## [TASK DESCRIPTION]
Exact copy, pictures excluded: set down only the lines from the one with "Buoy at the" through the end of the entries, keeping both end lines.

## [RECORDS FOR THIS TASK]
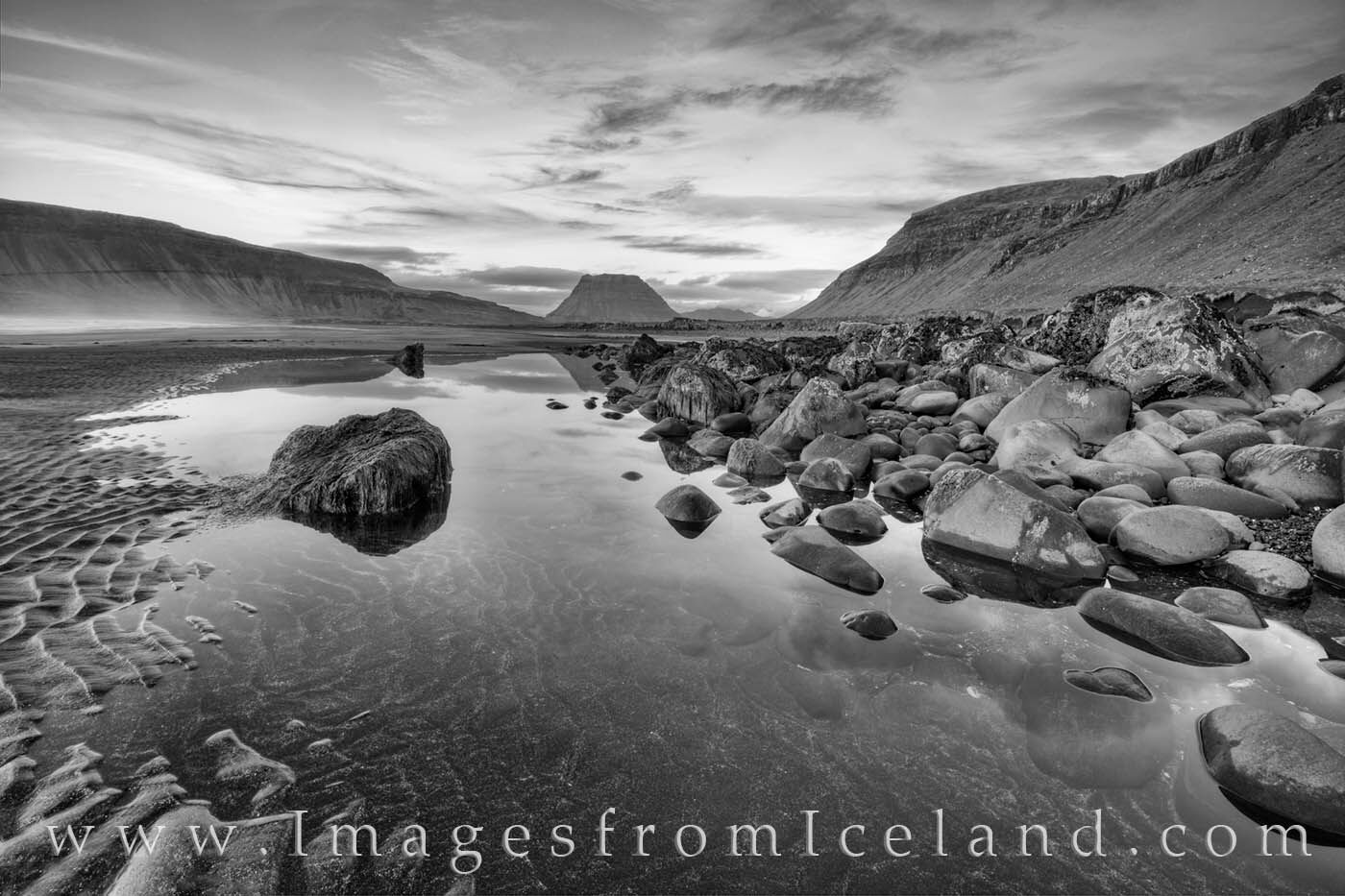 From a black sands beach just west of Kirkjufell Mountain, this black and white image shows the magnificient landscape on a cool...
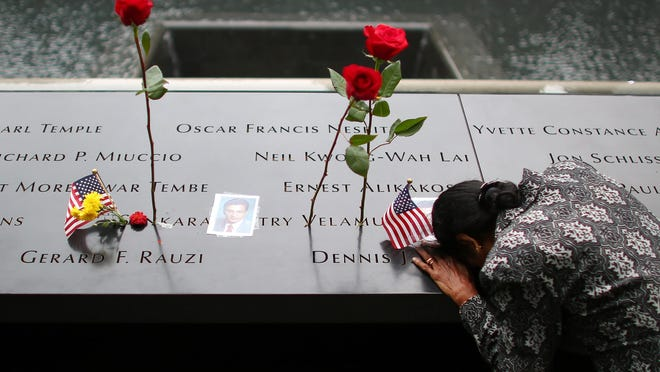 A woman grieves at her husband's memorial at the South Tower Memorial Pool during memorial observances on the 13th anniversary of the Sept. 11, 2001 terror attacks on the World Trade Center in New York, Thursday, Sept. 11, 2014. Family and friends of those who died read the names of the nearly 3,000 people killed in New York, at the Pentagon and near Shanksville, Penn.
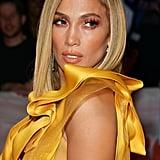 Jennifer Lopez Wears Yellow Gown to Hustlers TIFF Premiere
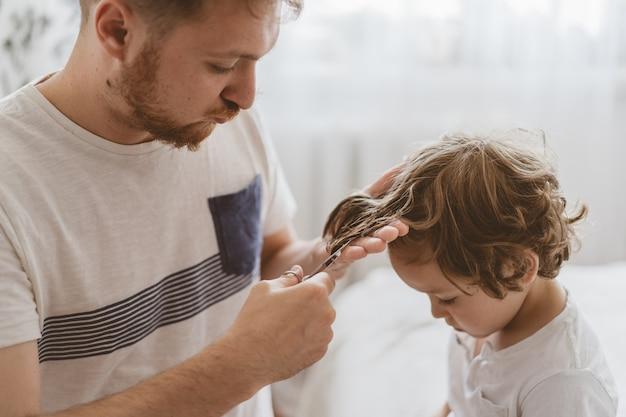 Vater schneidet ihrem sohn im zimmer die haare. familie während der quarantäne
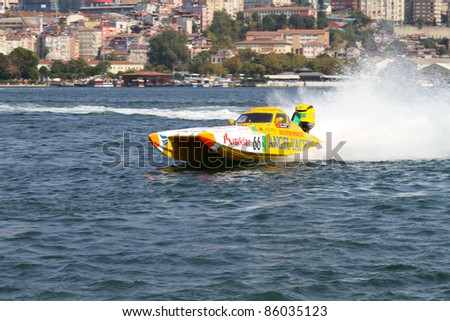 ISTANBUL, TURKEY - SEPTEMBER 17: Baris KESME and Suha YENIGUL drive Angel Yacht Offshore 225 boat during World Offshore 225 Championship, Halic stage on September 17, 2011 in Istanbul, Turkey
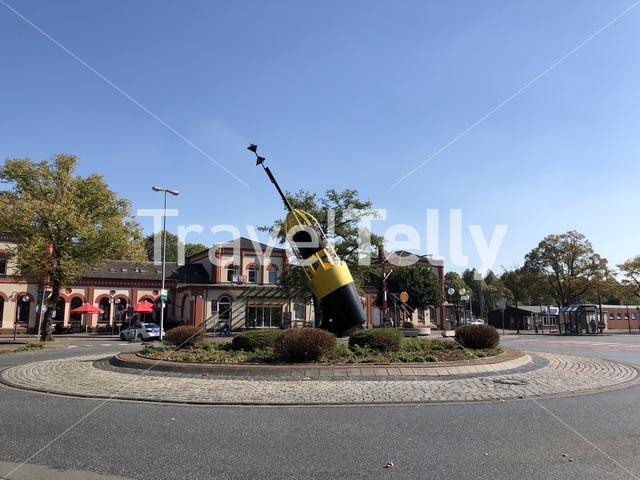 Buoy at the roundabout in front of railway station in Leer, Germany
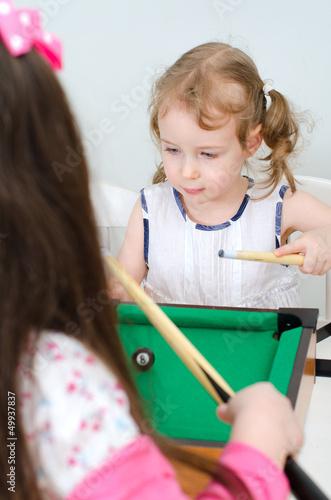 Two little girls playing mini billiard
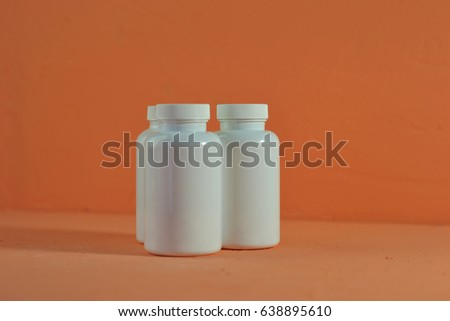 Beautiful peach background. Closed Bottle for pills.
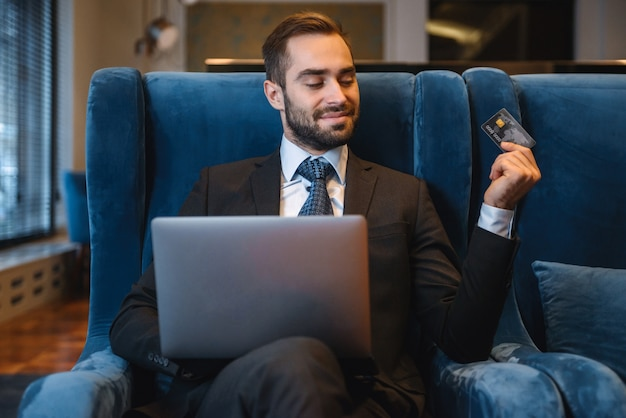 Handsome young businessman wearing suit sitting at the hotel lobby, using laptop computer, showing plastic credit card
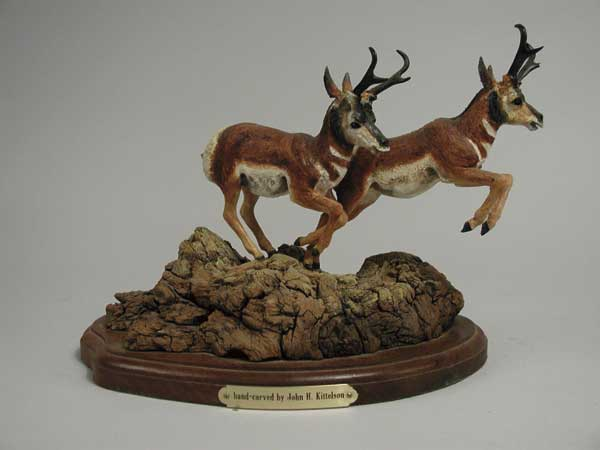 WOOD CARVING OF TWO PRONG HORNED ANTELOPE BY JOHN H. KITTELSON (1930-). Depicts antelope on gnarly wood base. One is in leaping position. Mounted on shaped wooden base. SIZE: 8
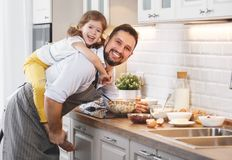 Happy family in kitchen. Father and child daughter knead dough a Royalty Free Stock Photography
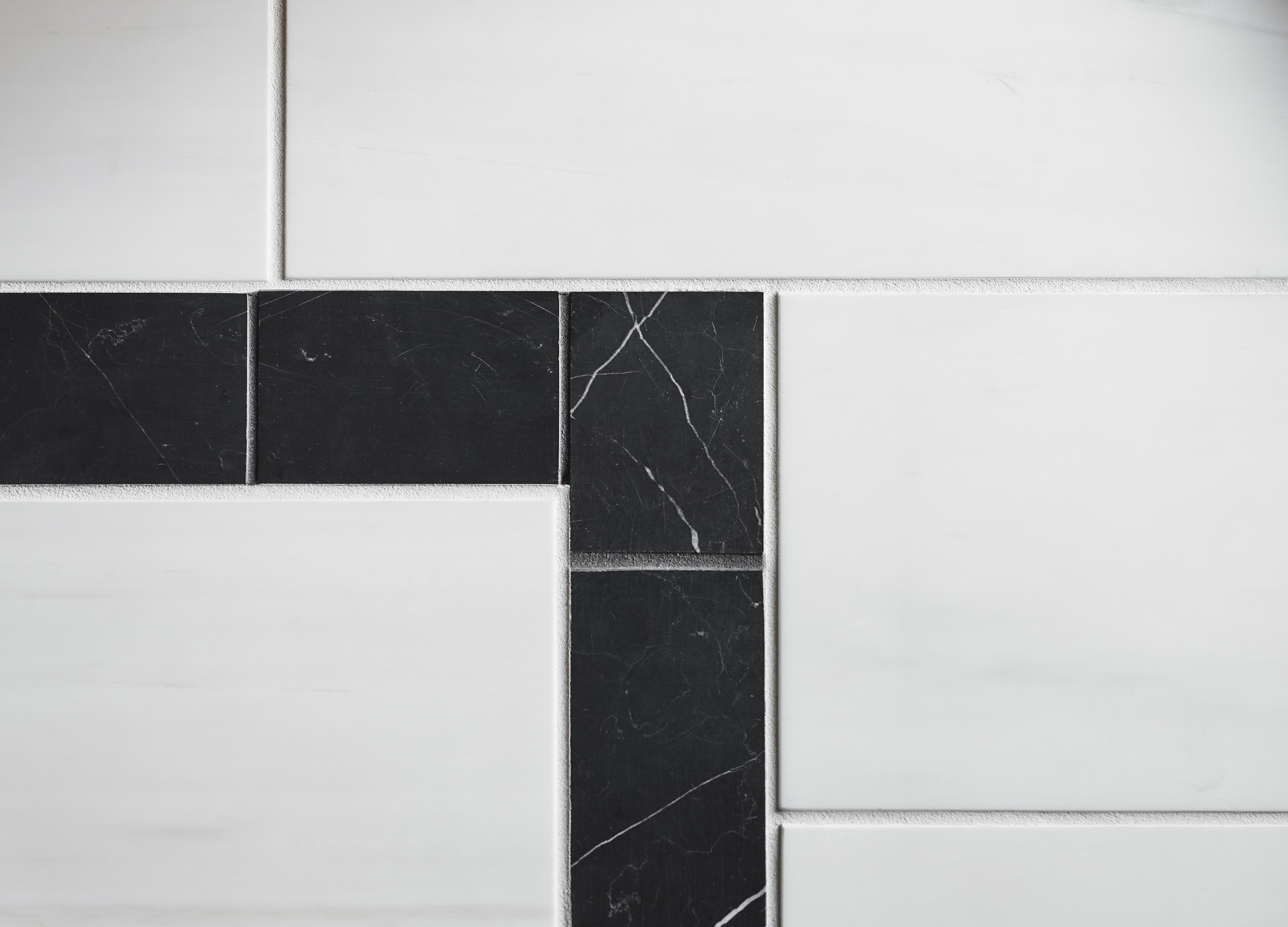 Nero Marquina     Dolomite Corina     A border of Nero Marquina marble set within Dolomite tile is just one more nod to traditional architecture.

## [ANSWER TO THIS EXERCISE]
 Buoy at the roundabout in front of railway station in Leer, Germany
 Two little girls playing mini billiard
 Beautiful peach background. Closed Bottle for pills.
 Handsome young businessman wearing suit sitting at the hotel lobby, using laptop computer, showing plastic credit card
 WOOD CARVING OF TWO PRONG HORNED ANTELOPE BY JOHN H. KITTELSON (1930-). Depicts antelope on gnarly wood base. One is in leaping position. Mounted on shaped wooden base. SIZE: 8
 Happy family in kitchen. Father and child daughter knead dough a Royalty Free Stock Photography
 Nero Marquina     Dolomite Corina     A border of Nero Marquina marble set within Dolomite tile is just one more nod to traditional architecture.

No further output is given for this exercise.